→ **THE PROBLEM**
Turn the lines from the one containing "What is the measure" through the one containing "which item is", inclusive, into a numbered list, skipping any blank lines.

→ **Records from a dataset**
═══
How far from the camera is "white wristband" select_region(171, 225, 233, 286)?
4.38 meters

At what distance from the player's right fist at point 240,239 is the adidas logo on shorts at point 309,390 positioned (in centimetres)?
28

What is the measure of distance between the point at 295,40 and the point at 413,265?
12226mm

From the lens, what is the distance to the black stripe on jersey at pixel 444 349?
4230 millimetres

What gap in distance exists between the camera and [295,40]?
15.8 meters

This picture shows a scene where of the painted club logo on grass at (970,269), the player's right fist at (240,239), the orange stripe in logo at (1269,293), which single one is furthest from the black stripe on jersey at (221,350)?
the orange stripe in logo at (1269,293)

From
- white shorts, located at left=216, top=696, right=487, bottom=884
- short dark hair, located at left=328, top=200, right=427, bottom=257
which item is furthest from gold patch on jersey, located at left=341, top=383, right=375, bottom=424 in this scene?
═══
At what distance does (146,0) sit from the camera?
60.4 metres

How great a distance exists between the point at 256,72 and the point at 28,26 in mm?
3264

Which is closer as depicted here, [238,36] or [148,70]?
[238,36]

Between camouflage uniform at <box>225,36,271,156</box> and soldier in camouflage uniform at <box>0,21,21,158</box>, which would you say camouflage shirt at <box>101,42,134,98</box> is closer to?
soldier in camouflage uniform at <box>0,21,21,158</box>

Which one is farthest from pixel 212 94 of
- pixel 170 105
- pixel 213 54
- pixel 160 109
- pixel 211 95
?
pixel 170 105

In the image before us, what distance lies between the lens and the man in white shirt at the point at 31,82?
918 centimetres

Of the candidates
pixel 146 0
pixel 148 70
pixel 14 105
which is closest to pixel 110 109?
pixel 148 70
═══
→ **FINISHED ANSWER**
1. What is the measure of distance between the point at 295,40 and the point at 413,265?
2. 12226mm
3. From the lens, what is the distance to the black stripe on jersey at pixel 444 349?
4. 4230 millimetres
5. What gap in distance exists between the camera and [295,40]?
6. 15.8 meters
7. This picture shows a scene where of the painted club logo on grass at (970,269), the player's right fist at (240,239), the orange stripe in logo at (1269,293), which single one is furthest from the black stripe on jersey at (221,350)?
8. the orange stripe in logo at (1269,293)
9. From
10. - white shorts, located at left=216, top=696, right=487, bottom=884
11. - short dark hair, located at left=328, top=200, right=427, bottom=257
12. which item is furthest from gold patch on jersey, located at left=341, top=383, right=375, bottom=424 in this scene?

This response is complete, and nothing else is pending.